A top US official has quit as head of the students loan watchdog over apparent unethical leadership while higher education debt soars in the country.

Seth Frotman, America’s student loan ombudsman, wrote a letter on Monday tendering his resignation, talking of “borrowers who are trapped in a broken student loan system”.

The “current actions being taken by the Consumer Financial Protection Bureau [under which the ombudsman sits] leadership are hurting families,” he wrote to Mick Mulvaney, the US director of the Office of Management and Budget.

Credit reporting agency Experian highlighted, in a report in March, that US student debt had risen by more than $800bn over the past decade to more than $1.4 trillion in 2017 - roughly 7.5% GDP.

One fifth of those with education debt were behind on payments, according to a report on the economic wellbeing of US households in 2017, released in May this year by the US Federal Reserve System’s board of governors.

Almost all (94%) of education debt relates to student loans, the official report in May showed. The typical amount of student debt outstanding last year in the US was between $20,000 and $25,000 per individual.

Frotman, who has served as ombudsman for three years, said in his letter: “Tens of millions of student loan borrowers struggle to stay afloat.” He noted the bureau, set up with the ombudsman, had returned $750m to students from unscrupulous lenders since its inception in 2011.

But he wrote in his letter the bureau had “turned its back on young people and their financial futures” and was “going above and beyond to protect the interests of the biggest financial companies in America”.

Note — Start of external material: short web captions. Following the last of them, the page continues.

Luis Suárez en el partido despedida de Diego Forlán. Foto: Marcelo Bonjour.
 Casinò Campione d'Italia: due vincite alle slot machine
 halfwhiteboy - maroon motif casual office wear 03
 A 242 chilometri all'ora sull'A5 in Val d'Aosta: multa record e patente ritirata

He said an independent bureau that would “look out” for families when lenders tried to “push products they know cannot be repaid” and “when student loan companies are allowed to drive millions of Americans to financial ruin with impunity”.

His resignation is effective from Saturday.

The US Department of Education said in a statement earlier this month an overhaul of ‘gainful employment regulations’ would give more “transparent higher education data to students”, which it believed would help in making decisions on borrowing.

There are a variety of student loans in the US, broadly be split between federal and private loans.

The US Department of Education guarantees federal loans – either directly or through guaranty agencies – and these are divided into subsidised (where the government pays the interest while the student is studying at least half-time) and unsubsidised loans.